Outline records:
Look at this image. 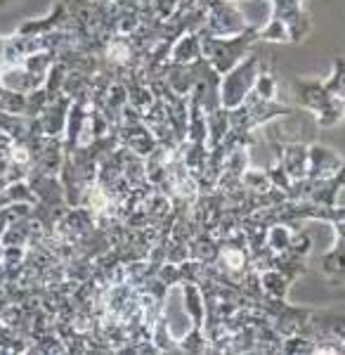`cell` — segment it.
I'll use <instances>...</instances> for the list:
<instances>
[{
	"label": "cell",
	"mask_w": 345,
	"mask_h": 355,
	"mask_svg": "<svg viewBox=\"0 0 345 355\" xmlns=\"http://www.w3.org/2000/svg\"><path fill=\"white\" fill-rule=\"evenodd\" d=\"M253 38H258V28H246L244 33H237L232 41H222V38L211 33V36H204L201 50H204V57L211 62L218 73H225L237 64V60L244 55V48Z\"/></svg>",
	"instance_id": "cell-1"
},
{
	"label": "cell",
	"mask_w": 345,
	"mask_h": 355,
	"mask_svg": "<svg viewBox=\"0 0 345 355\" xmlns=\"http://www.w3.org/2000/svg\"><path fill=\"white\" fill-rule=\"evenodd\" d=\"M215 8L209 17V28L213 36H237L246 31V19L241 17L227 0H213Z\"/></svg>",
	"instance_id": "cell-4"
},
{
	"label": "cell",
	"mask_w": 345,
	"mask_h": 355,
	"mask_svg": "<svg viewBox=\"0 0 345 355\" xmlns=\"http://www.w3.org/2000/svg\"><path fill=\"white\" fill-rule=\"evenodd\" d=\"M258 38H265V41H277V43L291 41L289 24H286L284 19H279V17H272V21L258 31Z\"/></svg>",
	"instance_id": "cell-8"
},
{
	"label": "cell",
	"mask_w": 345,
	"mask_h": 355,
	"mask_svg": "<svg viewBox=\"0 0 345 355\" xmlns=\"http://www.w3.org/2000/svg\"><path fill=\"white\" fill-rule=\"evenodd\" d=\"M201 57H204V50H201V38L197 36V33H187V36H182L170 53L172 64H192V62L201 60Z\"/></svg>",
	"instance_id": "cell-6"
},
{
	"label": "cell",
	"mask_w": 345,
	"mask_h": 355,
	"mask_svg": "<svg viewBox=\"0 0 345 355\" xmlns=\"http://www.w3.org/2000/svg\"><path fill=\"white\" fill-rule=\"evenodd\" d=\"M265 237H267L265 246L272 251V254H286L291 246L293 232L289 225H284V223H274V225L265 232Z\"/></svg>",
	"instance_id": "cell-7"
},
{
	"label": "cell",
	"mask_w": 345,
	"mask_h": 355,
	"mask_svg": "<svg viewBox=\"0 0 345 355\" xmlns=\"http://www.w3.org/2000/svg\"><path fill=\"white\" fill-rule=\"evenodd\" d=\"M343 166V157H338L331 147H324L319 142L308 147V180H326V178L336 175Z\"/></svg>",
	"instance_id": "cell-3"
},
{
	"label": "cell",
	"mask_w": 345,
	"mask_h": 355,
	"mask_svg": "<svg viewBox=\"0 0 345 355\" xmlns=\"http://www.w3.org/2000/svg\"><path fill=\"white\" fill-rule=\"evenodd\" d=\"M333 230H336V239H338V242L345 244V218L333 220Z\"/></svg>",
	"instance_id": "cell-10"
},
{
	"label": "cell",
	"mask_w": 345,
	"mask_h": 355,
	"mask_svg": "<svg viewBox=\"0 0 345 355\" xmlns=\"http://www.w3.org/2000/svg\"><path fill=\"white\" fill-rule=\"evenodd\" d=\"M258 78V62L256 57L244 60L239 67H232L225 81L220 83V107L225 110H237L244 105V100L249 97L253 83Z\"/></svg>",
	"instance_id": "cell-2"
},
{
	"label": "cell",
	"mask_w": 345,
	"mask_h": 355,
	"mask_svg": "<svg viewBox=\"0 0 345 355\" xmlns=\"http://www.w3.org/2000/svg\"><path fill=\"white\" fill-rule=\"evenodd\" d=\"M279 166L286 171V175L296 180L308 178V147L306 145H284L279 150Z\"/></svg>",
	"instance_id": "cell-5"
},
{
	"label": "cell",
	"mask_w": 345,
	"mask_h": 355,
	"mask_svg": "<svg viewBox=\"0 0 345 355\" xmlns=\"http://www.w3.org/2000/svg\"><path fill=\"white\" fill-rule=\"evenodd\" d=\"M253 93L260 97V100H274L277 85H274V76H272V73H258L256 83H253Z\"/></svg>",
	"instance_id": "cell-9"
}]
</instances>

## Work instructions
How many lines of the items contain the string "instances"? Case counts; reply with the number alone.

## Answer to this problem
3